Bei Fischers Texten geht es eher um serielle Monogamie. Aber der Code für Sex ist gesetzt und findet sich in unzähligen Schlagern wieder. Vergleicht man also »Sonne in der Nacht« mit »Vamos a Marte«, fallen viele Parallelen auf:
Peter Maffay | Helene Fischer |
Sonne in der Nacht | Der Mond ist unsere Sonne |
Feuer im Vulkan | Fühlt sich an wie tausend Grad |
Wir beide, Arm in Arm | Zwischen uns nur Millimeter, ich hab’ keine Wahl |
Nie gesehenes Land | Vamos a Marte |
Blicke berühren sich Ohne ein Wort
|
Du liest meinen Körpеr, keine Wörter Könn’n beschreiben, was ich mit dir fühl’ Wir sprechen eine Sprache ohne Worte Was du meinst, kann ich in deinen Augen seh’n |
Und der Verstand verliert den Verstand Körper ergeben sich Nur dem Gefühl |
Ich verlier’ die Kontrolle |
Man kann diesen Vergleich mit mehr als der Hälfte der Tracks auf Helene Fischers »Rausch« durchführen. »Sonne in der Nacht« ist das Metaphernreservoir. Das ist keine bewusste Entscheidung der Songautor*innen. Es ist zeitgenössischer Schlagerjargon und Schlagerthematik. Die ernsthafte Betonung der Lust geht vermutlich auf Peter Maffay zurück. Aber den Tonfall haben Sängerinnen wie Andrea Berg, Vanessa Mai oder Beatrice Egli gesetzt.

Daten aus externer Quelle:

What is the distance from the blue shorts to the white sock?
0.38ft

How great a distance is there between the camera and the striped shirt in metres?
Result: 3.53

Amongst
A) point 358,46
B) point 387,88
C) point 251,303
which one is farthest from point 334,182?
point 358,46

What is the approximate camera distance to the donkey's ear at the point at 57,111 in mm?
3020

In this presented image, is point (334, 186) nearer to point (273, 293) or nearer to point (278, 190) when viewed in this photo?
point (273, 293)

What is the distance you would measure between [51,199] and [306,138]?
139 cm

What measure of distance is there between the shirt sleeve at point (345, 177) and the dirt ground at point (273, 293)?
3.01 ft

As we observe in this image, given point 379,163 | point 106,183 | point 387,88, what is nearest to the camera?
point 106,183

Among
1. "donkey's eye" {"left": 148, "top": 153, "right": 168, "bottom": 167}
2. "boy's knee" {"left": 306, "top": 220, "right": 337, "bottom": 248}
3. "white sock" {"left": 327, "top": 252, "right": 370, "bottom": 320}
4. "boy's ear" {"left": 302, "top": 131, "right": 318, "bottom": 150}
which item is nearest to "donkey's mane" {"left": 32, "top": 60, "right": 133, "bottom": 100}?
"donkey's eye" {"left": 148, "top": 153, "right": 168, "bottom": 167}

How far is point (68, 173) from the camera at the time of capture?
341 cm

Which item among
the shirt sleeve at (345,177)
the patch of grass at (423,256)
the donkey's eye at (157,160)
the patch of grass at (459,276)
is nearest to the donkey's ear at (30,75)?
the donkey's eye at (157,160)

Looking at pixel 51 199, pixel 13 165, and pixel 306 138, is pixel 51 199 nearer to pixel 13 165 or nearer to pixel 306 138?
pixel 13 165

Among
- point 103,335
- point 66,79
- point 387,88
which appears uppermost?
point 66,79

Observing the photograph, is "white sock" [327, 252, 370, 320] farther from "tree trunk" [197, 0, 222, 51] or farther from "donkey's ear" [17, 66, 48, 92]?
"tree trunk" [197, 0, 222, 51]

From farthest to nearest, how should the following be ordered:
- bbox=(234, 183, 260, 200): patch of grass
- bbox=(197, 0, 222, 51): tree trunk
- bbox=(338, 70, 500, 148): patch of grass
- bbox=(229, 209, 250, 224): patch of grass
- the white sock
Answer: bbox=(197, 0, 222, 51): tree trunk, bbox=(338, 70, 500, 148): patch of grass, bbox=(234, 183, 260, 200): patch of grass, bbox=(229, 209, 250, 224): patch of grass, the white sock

Moderne und selbstbestimmte Sexualität
Es ist faszinierend, dass ausgerechnet das biederste Genre populärer Musik einen offenen Code für die Beschreibung von Sex gefunden hat. Einen biederen Code, der durch seine Doppeldeutigkeit immer ein Ausweichen ins Harmlose bietet. Nicht das Schlagerpublikum ist der missinterpretierende Charlie, nein, Schlagertexter*innen sind der alles sexuell doppeldeutig formulierende Charlie.
Im Gegensetz zum alten Schlager formuliert Helene Fischer ein sehr modernes und selbstbestimmtes Bild von Sexualität. Freie Subjekte entscheiden sich für einen Moment des sinnlichen Rausches, den sie gemeinsam ausleben möchten, der aber nicht zwangsläufig zu einer festen Bindung führen muss. Das sexuelle Begehren wird klar formuliert. Nicht als unterwürfiges Angebot, sondern als eine freie Wahl. Und das ist eine Gemeinsamkeit von »Opus Pistorum« und »Opus Piscatoris«.

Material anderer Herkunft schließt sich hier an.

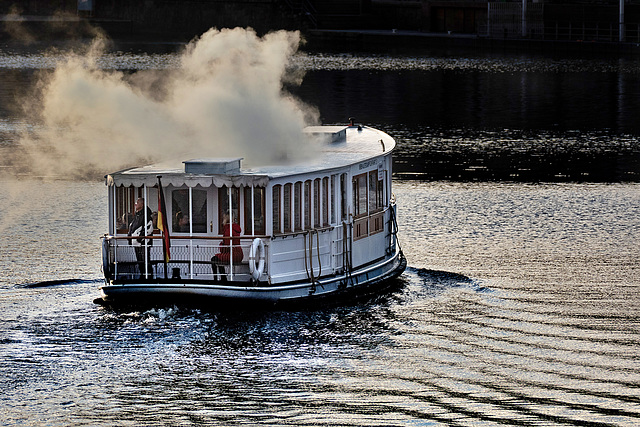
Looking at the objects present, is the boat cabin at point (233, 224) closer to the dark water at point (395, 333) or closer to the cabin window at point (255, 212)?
the cabin window at point (255, 212)

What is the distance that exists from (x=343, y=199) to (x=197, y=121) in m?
6.18

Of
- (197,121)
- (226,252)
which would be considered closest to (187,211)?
(226,252)

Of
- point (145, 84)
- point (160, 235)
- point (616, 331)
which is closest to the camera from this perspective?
point (616, 331)

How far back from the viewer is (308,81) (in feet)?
273

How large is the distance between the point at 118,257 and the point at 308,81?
190ft

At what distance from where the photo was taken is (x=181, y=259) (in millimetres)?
25984

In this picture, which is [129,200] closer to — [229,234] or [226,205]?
[226,205]

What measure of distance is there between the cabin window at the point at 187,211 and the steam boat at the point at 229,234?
0.02m

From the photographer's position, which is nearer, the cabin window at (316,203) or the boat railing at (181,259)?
the boat railing at (181,259)

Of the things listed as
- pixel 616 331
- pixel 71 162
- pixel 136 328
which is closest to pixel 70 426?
pixel 136 328

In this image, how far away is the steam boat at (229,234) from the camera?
83.4 ft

Darüber hinaus stellt Fischer Sex nicht schlüpfrig dar, sondern als Schönheit des Begehrens und seiner Erfüllung. Der Verzicht auf pornographischen Realismus zugunsten schlageresker Metaphern bricht das Begehren wie ein Prisma das Licht in ein helles, regenbogenfarbenes Farbenspiel. Das ist kitschig wie ein rosarotes Einhorn. Aber auch eine Emanzipationsbotschaft: Dein Begehren gehört dir!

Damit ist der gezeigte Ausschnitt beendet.